The story, Peterson and others say, is important, partly because of the companies involved. One is a cable operator (Cox Communications) moving into telephone turf, the other a phone company (US West) moving into cable.

Competition between companies with different strengths may dramatically shift how - and which - Americans use their telephones, TVs, and the Internet.

Bringing the poor online

The lower prices and creative new offerings may also help bring the poor on-line - bridging the gap between the technological haves and have-nots. "Because of such features as e-mail and Web-surfing with just a small enabling device instead of an expensive computer, companies could draw a whole new segment of users from the ranks of the poor and elderly," says Mark Goldstein, analyst for the International Research Center in Phoenix.

Because of dramatically improved technology, the way Americans shop, entertain, and educate themselves could metamorphose virtually overnight.

"Phoenix has become the hotbed for what has been happening across these industries," says Mr. Goldstein. "This is the cutting edge, which other companies ... will be putting under the microscope to watch what does and doesn't fly."

For now, that means watching how consumers like Scull warm to the higher quality phone lines, TV, and Internet, and potentially lower prices. Shifts in usage patterns here will be scrutinized as companies consider how to lure potential customers in other markets into thinking of old technologies in new applications.

That might include e-mail and Web-surfing via TV, customized radio via the Internet, and video display combinations - such as downloading a baseball player's stats from the Internet while he is at bat on live TV.

Within two weeks of installation, Scull says the triple-access cable could completely change his lifestyle, from shopping and letter-writing, to TV, to education for his children.

Although he had Internet access before, the lightning-speed of his new feature, along with the fact that he no longer has log on, has Scull spending far more time in front of his computer.

Loving life in the fast lane

"I spend eight to 10 hours a week on-line now, compared to about an hour a week before," he says. In addition to downloading video games and research from online encyclopedias, Scull even comparison-shopped for his new car. "You get hooked up to the world ... in a whole new way," he says. "Before it was all so daunting, slow, and tedious. Now it's a way of life."

Scull is paying about the same fees he shelled out for cable and phone hookups before - about $30 per month.

Sociologists and industry analysts say they will be monitoring how such changes affect how many books a person buys, how much mail he sends, and how he socializes.

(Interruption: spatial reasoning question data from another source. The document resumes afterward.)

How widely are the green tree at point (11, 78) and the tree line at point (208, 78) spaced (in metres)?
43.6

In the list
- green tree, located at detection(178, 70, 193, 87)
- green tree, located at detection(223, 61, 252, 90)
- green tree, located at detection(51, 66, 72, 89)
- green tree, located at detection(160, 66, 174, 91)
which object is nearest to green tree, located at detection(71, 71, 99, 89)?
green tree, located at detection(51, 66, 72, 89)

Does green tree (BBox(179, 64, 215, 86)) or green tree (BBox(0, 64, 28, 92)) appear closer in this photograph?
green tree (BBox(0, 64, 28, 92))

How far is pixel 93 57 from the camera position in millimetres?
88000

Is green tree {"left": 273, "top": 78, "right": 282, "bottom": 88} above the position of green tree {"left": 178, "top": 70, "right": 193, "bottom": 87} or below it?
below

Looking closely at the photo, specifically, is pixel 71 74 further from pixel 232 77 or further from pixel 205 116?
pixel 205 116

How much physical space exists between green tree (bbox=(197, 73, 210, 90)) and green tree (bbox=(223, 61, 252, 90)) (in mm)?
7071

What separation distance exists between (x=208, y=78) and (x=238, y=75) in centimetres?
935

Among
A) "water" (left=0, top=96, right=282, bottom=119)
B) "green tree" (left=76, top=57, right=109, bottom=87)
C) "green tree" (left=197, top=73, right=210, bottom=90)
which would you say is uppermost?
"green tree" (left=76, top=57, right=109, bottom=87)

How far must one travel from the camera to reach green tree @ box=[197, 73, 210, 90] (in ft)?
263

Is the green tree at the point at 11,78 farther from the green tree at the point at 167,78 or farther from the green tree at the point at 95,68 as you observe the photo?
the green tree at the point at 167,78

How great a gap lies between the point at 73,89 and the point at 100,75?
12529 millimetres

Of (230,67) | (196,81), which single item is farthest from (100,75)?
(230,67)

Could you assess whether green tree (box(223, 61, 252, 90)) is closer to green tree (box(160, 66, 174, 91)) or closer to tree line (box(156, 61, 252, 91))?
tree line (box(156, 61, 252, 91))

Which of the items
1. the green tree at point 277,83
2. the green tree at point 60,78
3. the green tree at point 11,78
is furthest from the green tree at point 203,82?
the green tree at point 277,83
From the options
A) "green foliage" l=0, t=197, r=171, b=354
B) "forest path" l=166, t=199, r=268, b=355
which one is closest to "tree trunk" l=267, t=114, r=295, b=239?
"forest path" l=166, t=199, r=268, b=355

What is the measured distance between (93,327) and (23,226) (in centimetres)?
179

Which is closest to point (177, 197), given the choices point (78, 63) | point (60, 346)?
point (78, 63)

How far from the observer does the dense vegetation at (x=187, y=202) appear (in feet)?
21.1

"Key innovations like these have the potential to explode and take off in ways no one can predict," says Peterson. "When consumers see their friends move to a whole new level of efficiency and productivity, they feel they must have it as well."

Besides surfing the Internet at lightning speed, the features on TV are impressive as well. They include the ability to scroll through TV and movie listings while programming is on the screen.

"Now I can channel surf to see what else is on while my wife continues to watch her program," says Randy Frantz, an official of Cox Communications.

US West boasts other features, such as a small box that appears on the TV screen when the phone rings, informing watchers who the caller is. And the potential exists for downloading Internet information onto a TV screen in real time.

"The residents of Phoenix are very fortunate to be in a place where two top companies are having to cater to their wishes," says Peterson. "Now all eyes are focused to see what the competition will bring."